AIM OF THE EXERCISE: Once you reach the line with "14 oz. Carpet Laying Tacks (1 lbs.)", copy it and every line after it exactly, up to the end of the data. Omit the pictures.

Captioned web images:
= = = = = = =
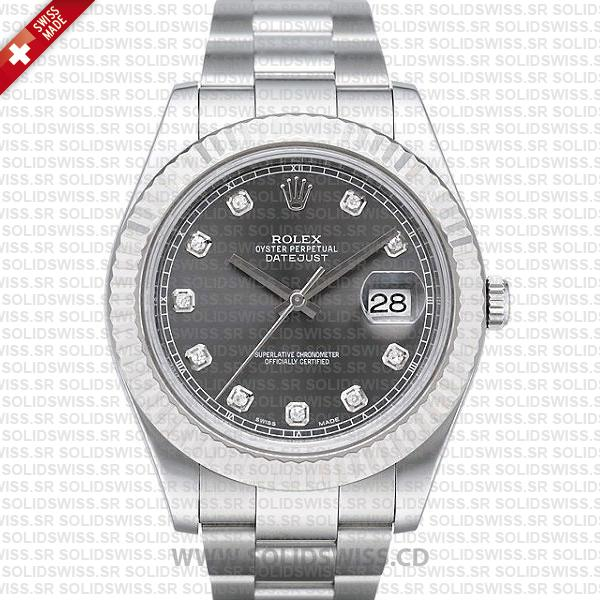 Rolex Datejust Black Dial Diamonds | Stainless Steel Replica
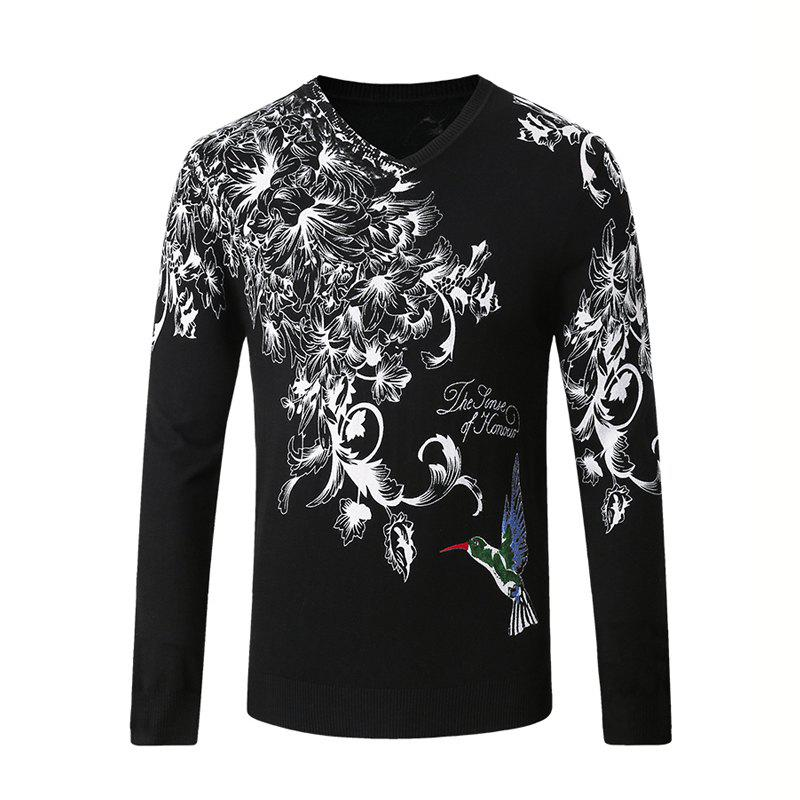 Hummingbird Print Pattern Men's V-Neck Sweater - BLACK XL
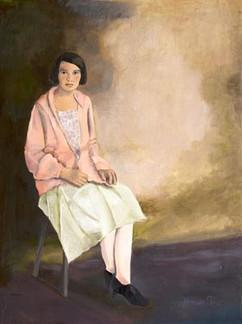 Portrait of Young Tila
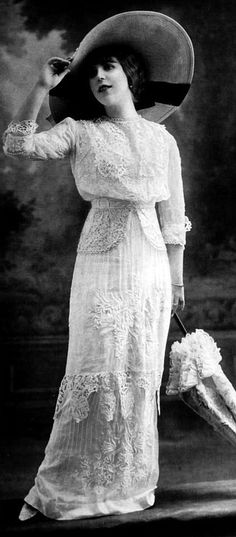 Image result for belle epoque evening gowns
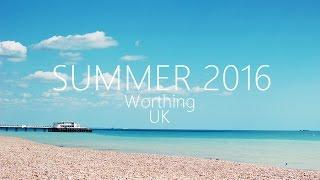 SUMMER 2016 • Worthing, UK • www.kreujeswojezycie.pl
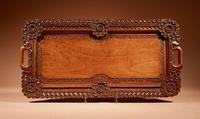 Two Colonial Very Fine Carved Wooden Trays (8 of 13)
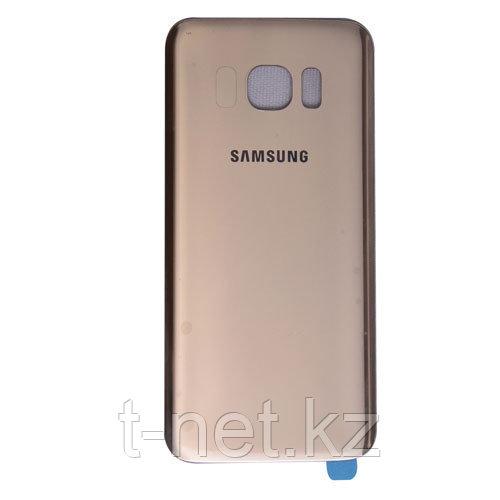 Задняя Крышка Samsung S7 edge, цвет Gold, Blue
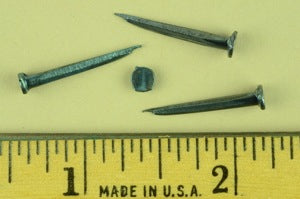 14 oz. Carpet Laying Tacks (1 lbs.)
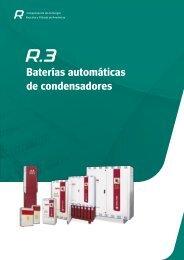Baterías automáticas de condensadores - Circutor
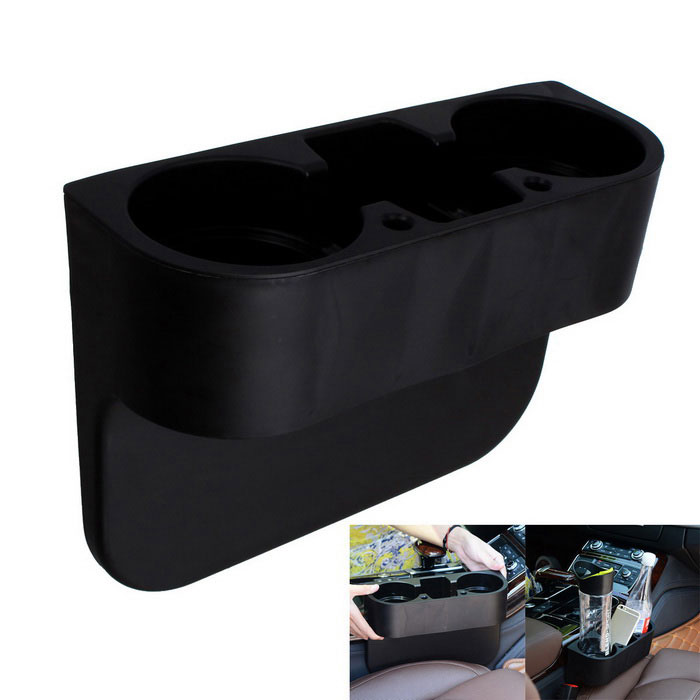 Multi-Function Car Water Cup Drink Rack Compartment Box Holder - Black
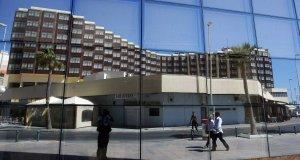 Alcaldía y Junta cerrarán el día 27 un pacto que cambiará el Paseo, La Caleta y La Viña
= = = = = = =
ANSWER TO THIS EXERCISE:
 14 oz. Carpet Laying Tacks (1 lbs.)
Baterías automáticas de condensadores - Circutor
 Multi-Function Car Water Cup Drink Rack Compartment Box Holder - Black
 Alcaldía y Junta cerrarán el día 27 un pacto que cambiará el Paseo, La Caleta y La Viña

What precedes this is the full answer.